■ **The input**:
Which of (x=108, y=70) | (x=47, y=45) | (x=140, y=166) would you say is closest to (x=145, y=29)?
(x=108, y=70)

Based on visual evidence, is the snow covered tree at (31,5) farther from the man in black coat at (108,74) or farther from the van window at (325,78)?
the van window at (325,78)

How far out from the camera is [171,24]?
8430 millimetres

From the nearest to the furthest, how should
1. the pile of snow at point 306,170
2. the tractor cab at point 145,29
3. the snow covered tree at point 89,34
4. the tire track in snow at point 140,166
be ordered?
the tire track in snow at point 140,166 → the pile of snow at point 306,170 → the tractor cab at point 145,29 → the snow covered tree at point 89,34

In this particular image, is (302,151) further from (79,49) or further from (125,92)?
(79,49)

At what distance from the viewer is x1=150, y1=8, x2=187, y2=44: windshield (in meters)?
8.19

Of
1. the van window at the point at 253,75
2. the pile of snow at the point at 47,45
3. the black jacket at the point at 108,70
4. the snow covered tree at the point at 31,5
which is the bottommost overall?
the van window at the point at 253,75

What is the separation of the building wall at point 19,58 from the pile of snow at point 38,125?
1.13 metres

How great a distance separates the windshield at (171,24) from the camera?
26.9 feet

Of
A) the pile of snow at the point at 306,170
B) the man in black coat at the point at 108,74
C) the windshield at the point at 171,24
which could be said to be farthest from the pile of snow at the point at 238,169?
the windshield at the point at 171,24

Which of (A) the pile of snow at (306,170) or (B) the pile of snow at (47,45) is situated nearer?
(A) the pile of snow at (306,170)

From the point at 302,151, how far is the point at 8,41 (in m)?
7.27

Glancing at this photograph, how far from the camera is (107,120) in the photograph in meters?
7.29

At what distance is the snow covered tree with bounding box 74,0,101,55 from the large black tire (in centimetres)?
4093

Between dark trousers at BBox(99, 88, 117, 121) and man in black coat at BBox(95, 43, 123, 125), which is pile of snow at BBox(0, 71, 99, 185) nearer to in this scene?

■ **What the task asks**:
Rewrite the records as a Markdown table with the columns Row and Line, starting at the line that contains "How great a" and ending at the last line of the records. Leave out blank lines.

■ **Expected output**:
| Row | Line |
|---|---|
| 1 | How great a distance separates the windshield at (171,24) from the camera? |
| 2 | 26.9 feet |
| 3 | Of |
| 4 | A) the pile of snow at the point at 306,170 |
| 5 | B) the man in black coat at the point at 108,74 |
| 6 | C) the windshield at the point at 171,24 |
| 7 | which could be said to be farthest from the pile of snow at the point at 238,169? |
| 8 | the windshield at the point at 171,24 |
| 9 | Which of (A) the pile of snow at (306,170) or (B) the pile of snow at (47,45) is situated nearer? |
| 10 | (A) the pile of snow at (306,170) |
| 11 | From the point at 302,151, how far is the point at 8,41 (in m)? |
| 12 | 7.27 |
| 13 | Glancing at this photograph, how far from the camera is (107,120) in the photograph in meters? |
| 14 | 7.29 |
| 15 | At what distance is the snow covered tree with bounding box 74,0,101,55 from the large black tire (in centimetres)? |
| 16 | 4093 |
| 17 | Between dark trousers at BBox(99, 88, 117, 121) and man in black coat at BBox(95, 43, 123, 125), which is pile of snow at BBox(0, 71, 99, 185) nearer to in this scene? |